Written by Emilia Waterhouse

Modified & Updated: 18 Sep 2024

45-facts-about-cherubism
Source: Facts.net

Cherubism is a rare genetic disorder that gives children a cherubic appearance due to the symmetrical enlargement of their jaw bones. This condition, first identified in 1933, affects both boys and girls equally. Caused by mutations in the SH3BP2 gene, it typically appears between ages 2 and 7. The disorder leads to painless, bilateral, multilocular radiolucent lesions in the mandible and maxilla. While most cases regress after puberty, some persist into adulthood. Diagnosis relies on clinical and radiographic findings, with genetic testing available for confirmation. Treatment focuses on managing symptoms and improving facial aesthetics, often through conservative methods.

Key Takeaways:

  • Cherubism is a rare genetic disorder that affects the jaw bones, causing a cherubic appearance in children.
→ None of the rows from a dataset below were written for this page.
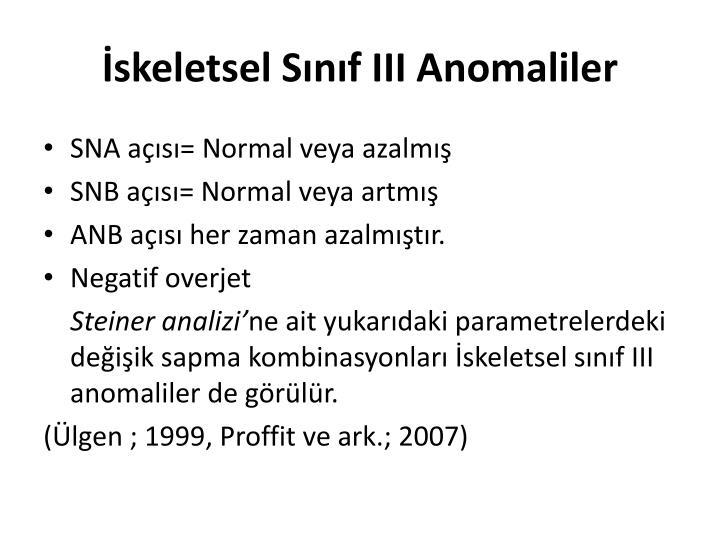 İskeletsel Sınıf III Anomaliler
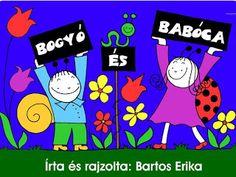 Marci fejlesztő és kreatív oldala: Bogyó és Babóca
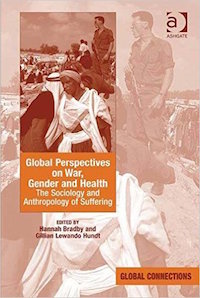 Global Perspectives on War, Gender and Health. (eds.) Hannah Bradby and Gillian Lewando Hundt cover image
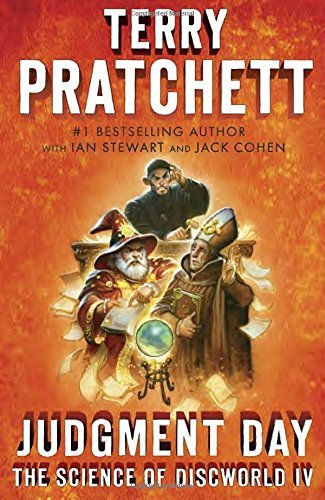 Terry Pratchett Judgment Day Science Of Discworld Iv A Novel
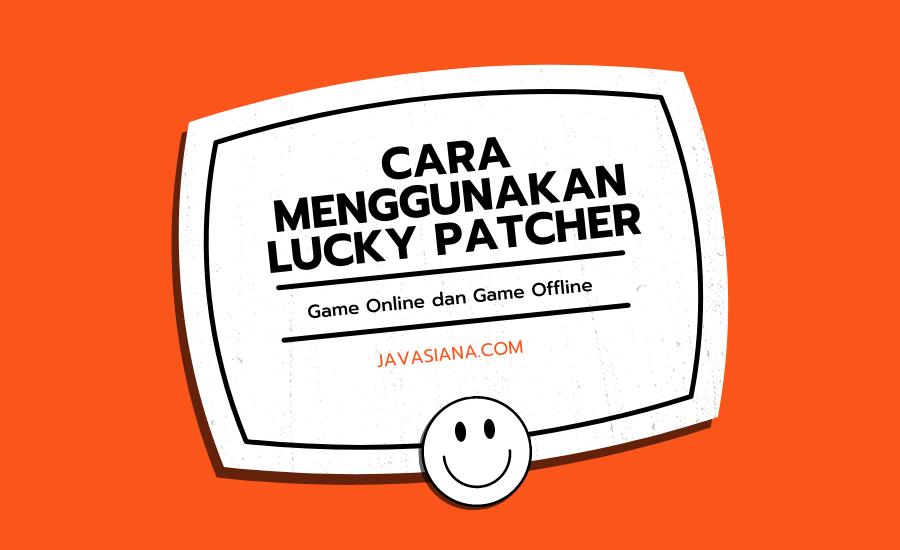 Cara Menggunakan Lucky Patcher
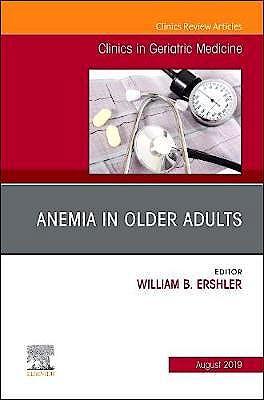 Portada del libro 9780323678889 Anemia in Older Adults (An Issue of Clinics in Geriatric Medicine)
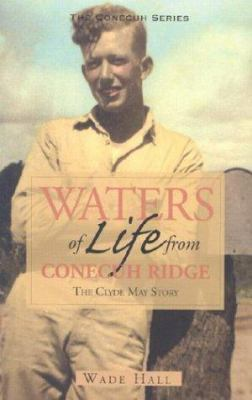 Waters of Life from Conecuh Ridge: The Clyde May Story 9781588381354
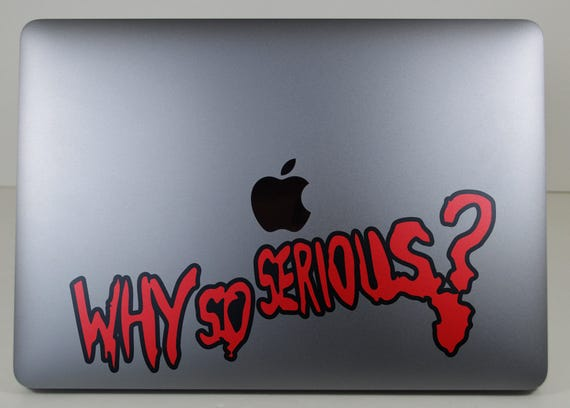 Why So SeriousDecal Sticker, Joker Batman Quote, Mocking, Famous Quotes, mac, Macbook Decal Sticker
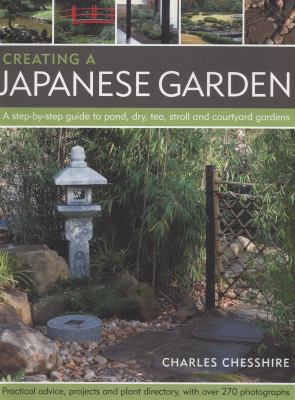 Creating a Japanese Garden: A Step-By-Step Guide to Pond, Dry, Tea, Stroll and Courtyard Gardens: Practical Advice, Projects and Plant Directory, 9781844768448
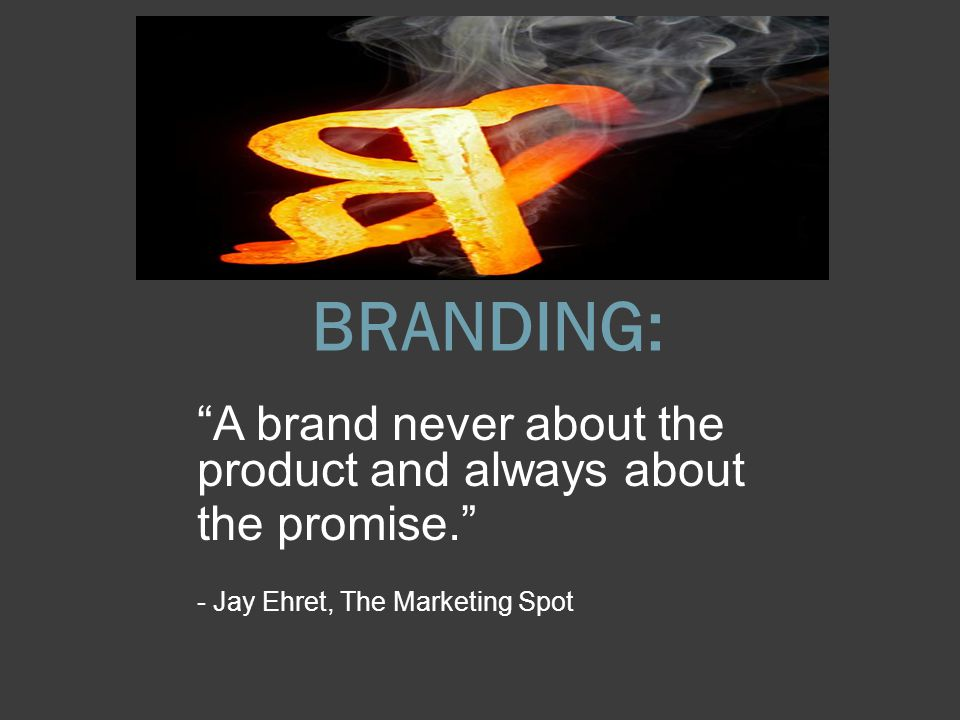BRANDING: A brand never about the product and always about the promise. - Jay Ehret, The Marketing Spot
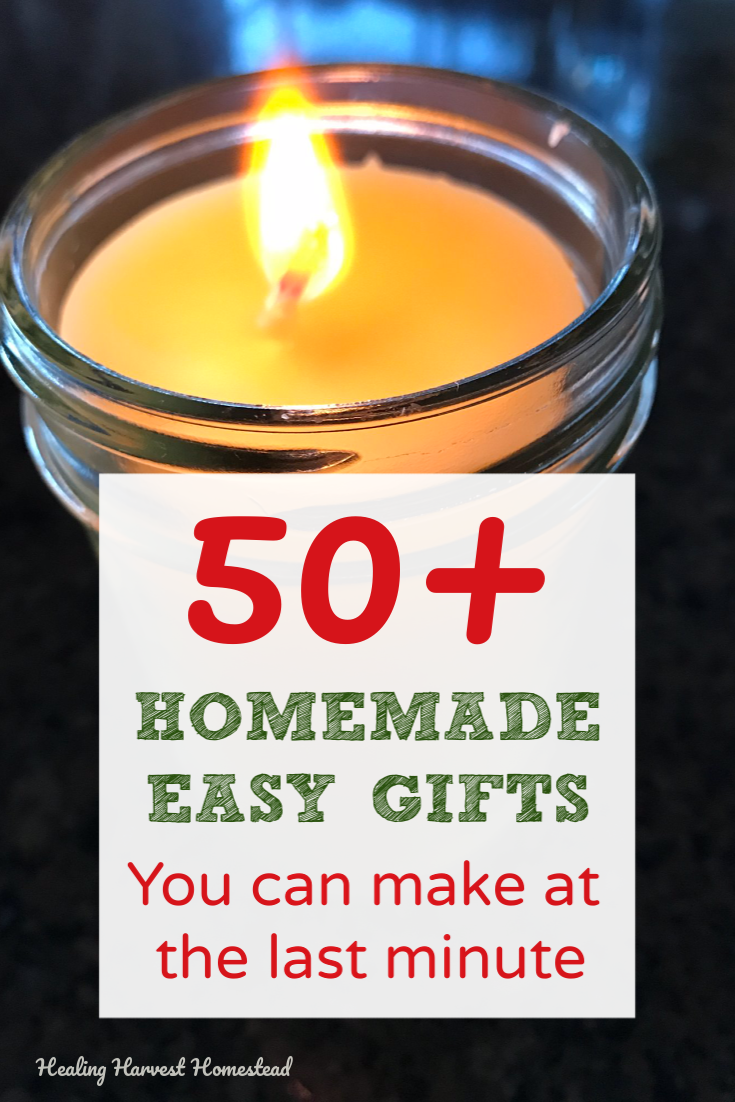 Need a last minute gift that is natural and handmade? And fast and easy? That your gift recipient will just LOVE? Here are over 50 homemade gift ideas that you can make, even when you don't have a lot of time. #gifts #lastminute #handmade #homemade #holiday #fast #easy #healingharvesthomestead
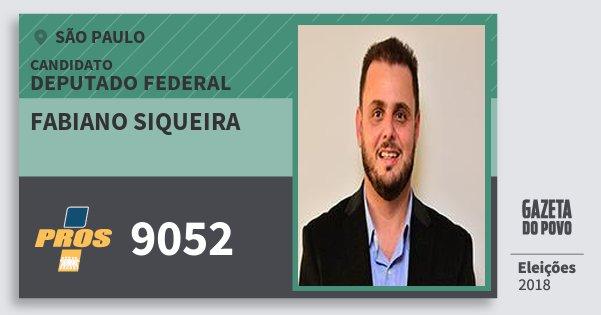 Santinho Fabiano Siqueira 9052 (PROS) Deputado Federal | São Paulo | Eleições 2018
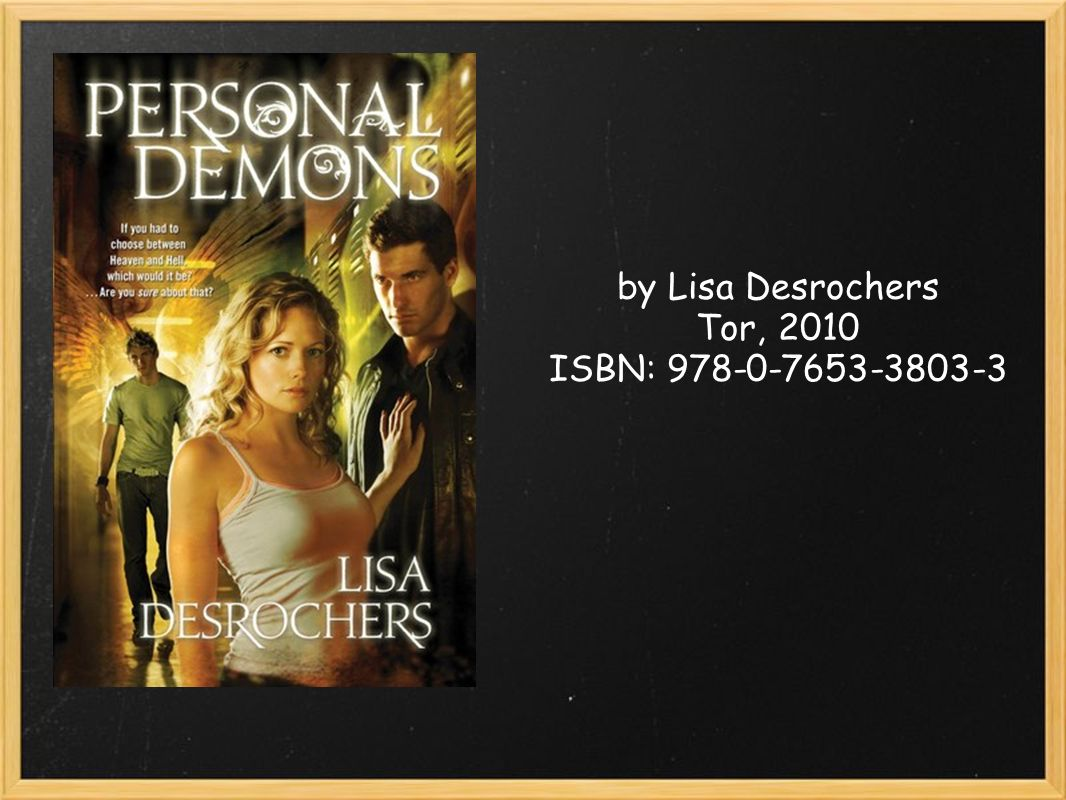 by Lisa Desrochers Tor, 2010 ISBN: 978-0-7653-3803-3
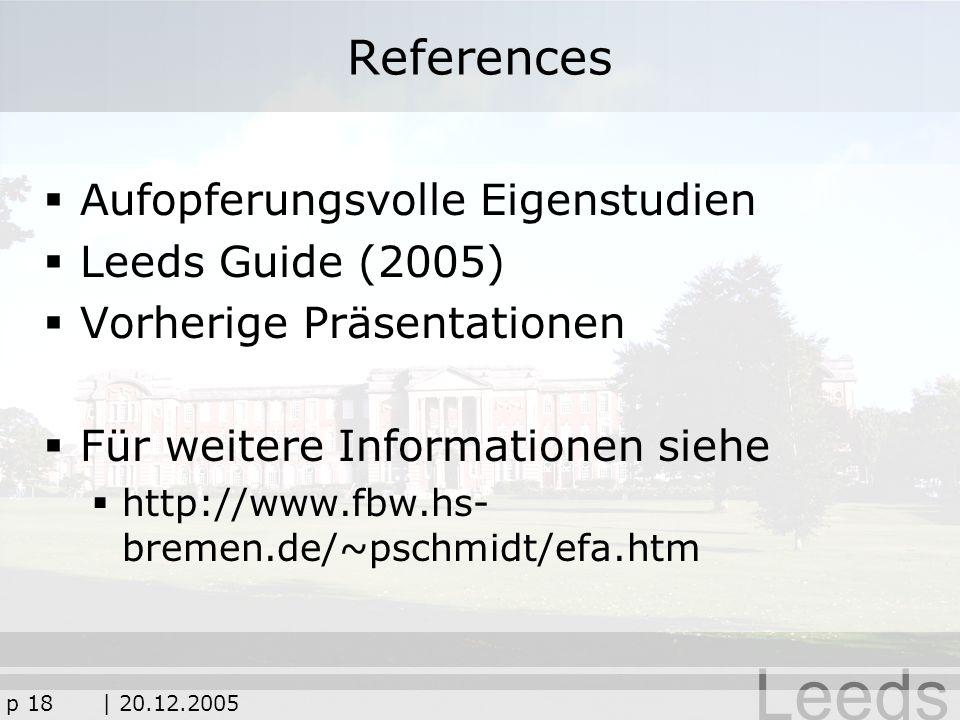 References Aufopferungsvolle Eigenstudien Leeds Guide (2005)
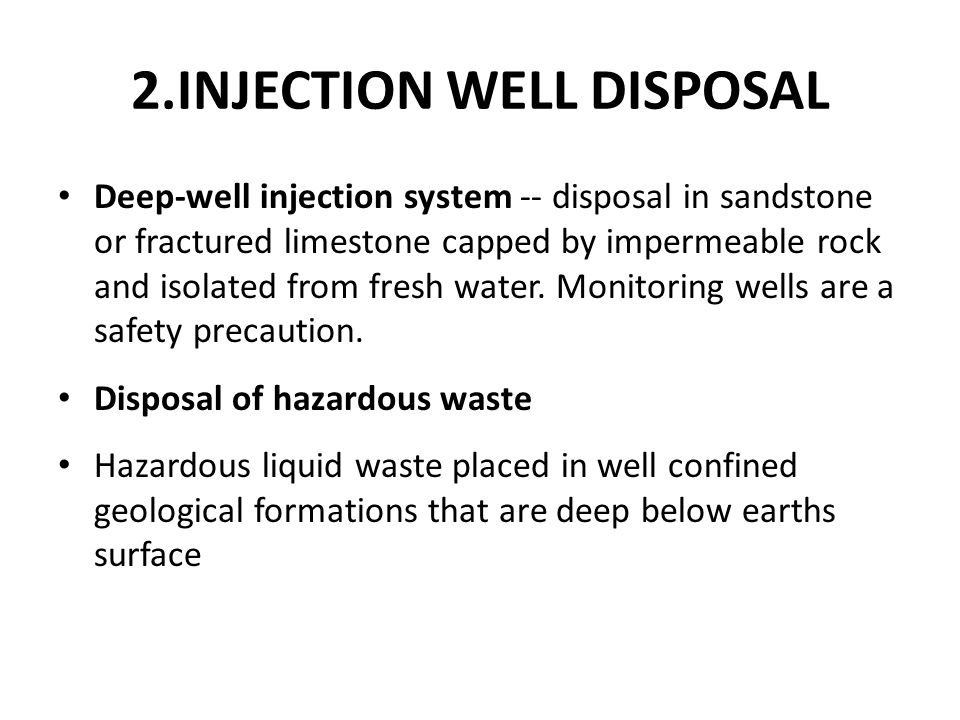 2.INJECTION WELL DISPOSAL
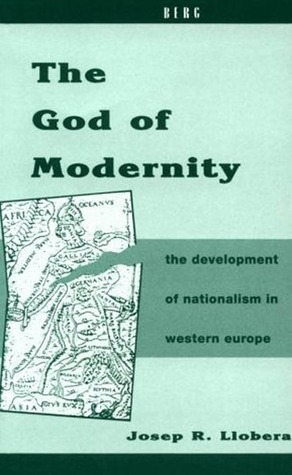 The God of Modernity by Josep R. Llobera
It's caused by mutations in the SH3BP2 gene and usually improves with time, but may require surgical intervention in severe cases.
  • Cherubism typically appears in early childhood, with boys slightly more affected than girls. It's diagnosed through clinical evaluation and radiographic examination, and can cause facial swelling and noticeable changes in the jaw bones.
Table of Contents

What is Cherubism?

Cherubism is a rare genetic disorder that affects the jaw bones, giving children a cherubic appearance. This condition is marked by the symmetrical enlargement of the mandible and maxilla. Let's dive into some key facts about cherubism.

  1. Cherubism is a congenital childhood disease of autosomal dominant inheritance.
  2. It was first recognized as a separate entity in 1933 by William A. Jones.
  3. The name "cherubism" comes from the full round cheeks and upward cast of the eyes, resembling cherubs in baroque art.

How Common is Cherubism?

Cherubism is quite rare, with only a few hundred cases reported worldwide. It affects both genders equally and can occur in any racial or ethnic group.

  1. Only an estimated 300 cases of cherubism have been reported in the literature.
  2. It affects males and females with equal frequency.
  3. Cherubism has been reported in patients of all racial and ethnic backgrounds.

Genetic Basis of Cherubism

The disorder is caused by mutations in a specific gene that affects bone resorption and osteoclast activity. This leads to the characteristic changes seen in the jaw bones.

  1. Cherubism is caused by mutations in the SH3-binding protein 2 (SH3BP2) gene.
  2. These mutations lead to abnormal activation of osteoclasts.
  3. The abnormal activation results in the replacement of bone tissue with fibrous tissue.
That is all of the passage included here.